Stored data
>>>
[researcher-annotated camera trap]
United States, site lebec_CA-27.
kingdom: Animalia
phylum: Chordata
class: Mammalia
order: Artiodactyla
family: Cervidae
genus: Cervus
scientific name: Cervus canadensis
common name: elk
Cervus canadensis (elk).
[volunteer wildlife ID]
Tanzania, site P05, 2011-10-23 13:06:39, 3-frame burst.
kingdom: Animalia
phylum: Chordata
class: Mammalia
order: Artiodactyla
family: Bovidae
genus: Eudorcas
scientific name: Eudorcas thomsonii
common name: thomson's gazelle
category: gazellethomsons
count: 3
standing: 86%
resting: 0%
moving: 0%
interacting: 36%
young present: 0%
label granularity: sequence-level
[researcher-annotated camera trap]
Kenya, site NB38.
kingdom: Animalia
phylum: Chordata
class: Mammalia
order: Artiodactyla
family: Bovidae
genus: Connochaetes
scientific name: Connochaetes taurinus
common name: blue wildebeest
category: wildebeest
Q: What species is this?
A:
<<<
Exercise goal
Provide all the records again, word for word.

Expected output
[researcher-annotated camera trap]
United States, site lebec_CA-27.
kingdom: Animalia
phylum: Chordata
class: Mammalia
order: Artiodactyla
family: Cervidae
genus: Cervus
scientific name: Cervus canadensis
common name: elk
Cervus canadensis (elk).
[volunteer wildlife ID]
Tanzania, site P05, 2011-10-23 13:06:39, 3-frame burst.
kingdom: Animalia
phylum: Chordata
class: Mammalia
order: Artiodactyla
family: Bovidae
genus: Eudorcas
scientific name: Eudorcas thomsonii
common name: thomson's gazelle
category: gazellethomsons
count: 3
standing: 86%
resting: 0%
moving: 0%
interacting: 36%
young present: 0%
label granularity: sequence-level
[researcher-annotated camera trap]
Kenya, site NB38.
kingdom: Animalia
phylum: Chordata
class: Mammalia
order: Artiodactyla
family: Bovidae
genus: Connochaetes
scientific name: Connochaetes taurinus
common name: blue wildebeest
category: wildebeest
Q: What species is this?
A:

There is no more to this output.